Second, right or wrong, law is a moral teacher. Most people assume if something is legal it is moral. Furthermore, if the state adopts gay marriage, public schools will inevitably teach children that gay marriage is as good as marriage understood as the union of husband and wife.

Most legal scholars on both sides of the debate agree that lawfully sanctioned gay marriage will result in a huge confrontation between “gay rights” and religious freedom. Religious institutions of many kinds will find that their freedom to practice and even say what they believe about sexuality and marriage will be increasingly challenged and restricted.

Our Tarnished Credibility

Tragically, however, because of our own mistakes and sin, evangelicals and charismatics have almost no credibility on this topic. Over the last several decades we’ve been largely correct on the fundamental issue of God’s design for sexuality—and disastrously wrong in the ways we’ve dealt with homosexuality. If Satan had designed a plan to undermine our credibility on the issue of homosexuality, I doubt he could’ve done any better than what we’ve practiced. 

We have tolerated genuine hatred of gays in our midst, failed to adequately condemn gay bashing, neglected to act in gentle love with people among us struggling with their sexual identity and used the gay community as a foil to raise funds for political campaigns—all while failing to persuade our own evangelical community to keep their marriage vows. Worst of all, we’ve failed to deal honestly with the major threat to marriage and the family: namely, heterosexual adultery and divorce.

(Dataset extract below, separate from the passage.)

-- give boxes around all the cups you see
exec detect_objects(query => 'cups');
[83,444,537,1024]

Many more charismatics and evangelicals oppose gay marriage than condemn divorce as sinful. But it’s obvious that the primary factor undermining marriage and family today is the 95 percent of the population that is heterosexual. Vast numbers of us are not keeping our marriage vows! 

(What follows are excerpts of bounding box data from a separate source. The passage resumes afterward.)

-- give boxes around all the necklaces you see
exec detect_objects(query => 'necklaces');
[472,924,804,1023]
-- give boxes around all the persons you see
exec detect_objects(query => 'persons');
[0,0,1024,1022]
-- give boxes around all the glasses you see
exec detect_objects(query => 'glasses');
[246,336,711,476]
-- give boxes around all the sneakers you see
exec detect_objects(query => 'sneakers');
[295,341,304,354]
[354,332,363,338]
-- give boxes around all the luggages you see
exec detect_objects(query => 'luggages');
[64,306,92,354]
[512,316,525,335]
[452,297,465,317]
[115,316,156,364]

The Barna Group’s data shows that evangelicals and charismatics divorce at the same rate as the rest of the population. Many of our leaders have failed to take a clear stand against cheap divorce because they and their people were getting divorced just like everyone else. And then we’ve had the gall to use the tiny gay community—anywhere between 2 to 5 percent of the population—as a whipping boy whom we labeled as the great threat to marriage.

Ed Dobson got it right. Pastor of the largest evangelical church in Grand Rapids, Mich., he sensed a call to serve those with AIDS and began visiting a local AIDS center run by the gay community. Dobson’s Calvary Church was soon engaged with the gay community so much that a local gay and lesbian newsletter ran an editorial that, while explicitly noting the church believed their gay sexual activity was sinful, thanked Calvary for inviting gays and lesbians to their church services. The gay community knew that Dobson and his church loved them because they gently ministered to those dying of AIDS.

Think of the impact evangelicals could’ve had in the last three decades if more of us had followed Dobson’s example.

What Is ‘Marriage’?

Many, of course, argue that legalizing gay marriage is no problem. They question how granting a state marriage license to that tiny percent of the population that is gay hurts the 95 percent of the community that is heterosexual. 

Furthermore, they ask: How can we deny the rights and privileges of marriage to gay folk without violating the principle of equality? Finally, as gay activist and Roman Catholic Andrew Sullivan notes, the understanding of marriage has changed: “From being a means to bringing up children, it has become primarily a way in which two adults affirm their emotional commitment to one another.” 

But is emotional commitment between two adults what the state should care about in marriage? Is that all marriage is? My basic question is this: What legitimately should a neutral state understand marriage to be? I think the central answer is clear.

The state rightly must seek to promote in its marriage law the best setting to nurture the next generation of wholesome citizens. This is why every civilization has historically understood marriage to be the union of a man and a woman.